▶ _EXTRAIT DE TEXTE_
Concernant la complexité de la tâche, D. Guichard (2001) avance que la nature et la complexité de la tâche influent sur l’efficacité du tutorat. Par exemple, les tâches de résolutions de problèmes sont moins efficaces dans une situation de tutorat car il est difficile de trouver les mots pour expliciter la démarche, alors que les tâches de lecture fonctionnent mieux car moins complexes à expliciter et favoriseraient alors les progrès.
Enfin, une réticence de personnes extérieures à la classe et non informées au dispositif de tutorat est possible. En effet, le tutorat dans la classe peut parfois être mal perçu par les observateurs extérieurs. Les libertés des élèves et la place de l’enseignant peuvent interroger. (Armand, 2012)

▶ _CONSIGNE_
Recopiez, dans le texte sur le tutorat, tout ce qui s'étend de « Concernant la complexité » jusqu'à « interroger. (Armand, 2012) ».

▶ _DONNÉES FOURNIES_
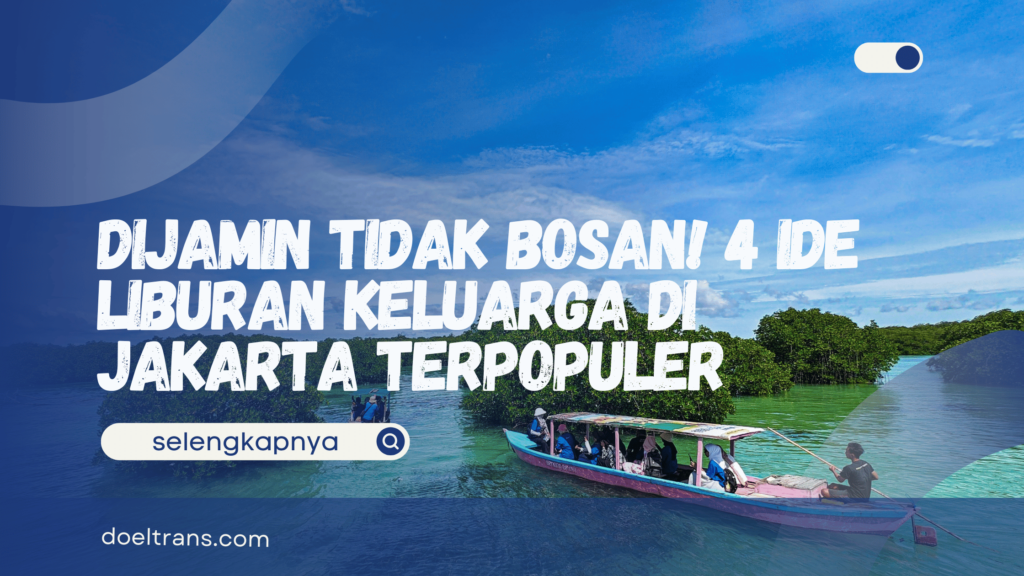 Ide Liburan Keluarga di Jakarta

* * *

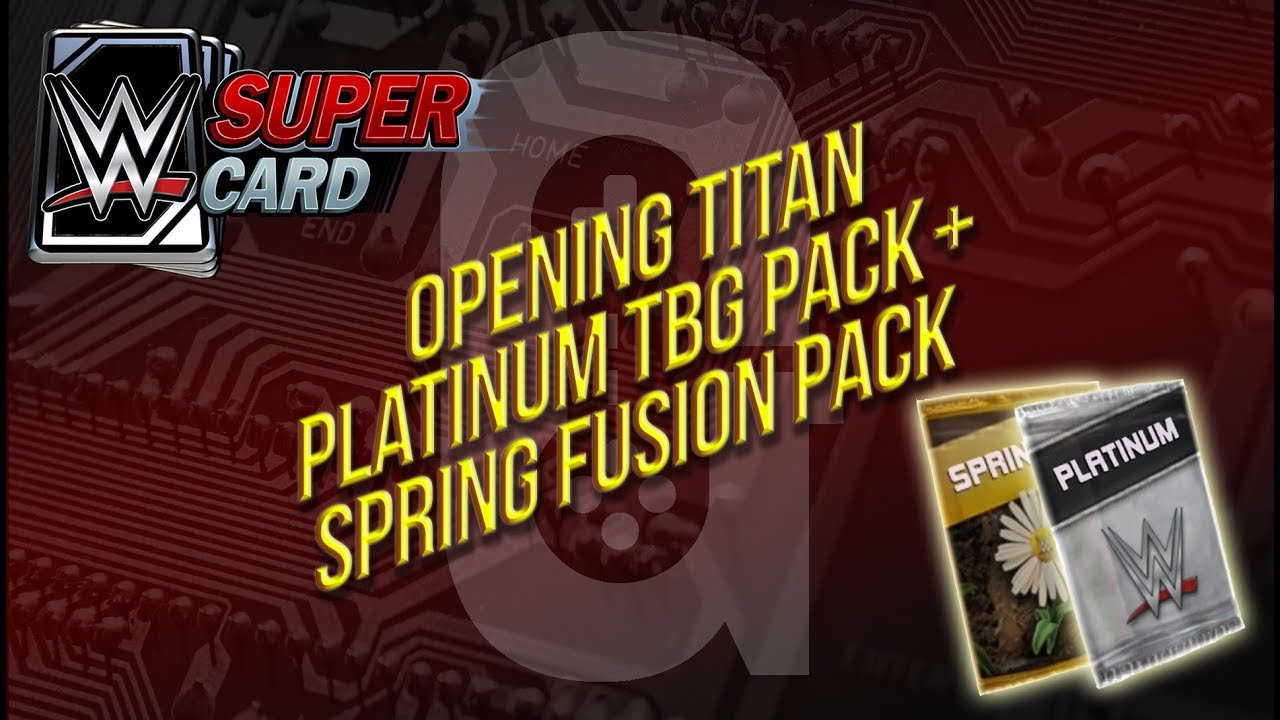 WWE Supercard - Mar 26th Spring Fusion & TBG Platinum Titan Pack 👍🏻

▶ _RÉPONSE PROPOSÉE_
Concernant la complexité de la tâche, D. Guichard (2001) avance que la nature et la complexité de la tâche influent sur l’efficacité du tutorat. Par exemple, les tâches de résolutions de problèmes sont moins efficaces dans une situation de tutorat car il est difficile de trouver les mots pour expliciter la démarche, alors que les tâches de lecture fonctionnent mieux car moins complexes à expliciter et favoriseraient alors les progrès.
Enfin, une réticence de personnes extérieures à la classe et non informées au dispositif de tutorat est possible. En effet, le tutorat dans la classe peut parfois être mal perçu par les observateurs extérieurs. Les libertés des élèves et la place de l’enseignant peuvent interroger. (Armand, 2012)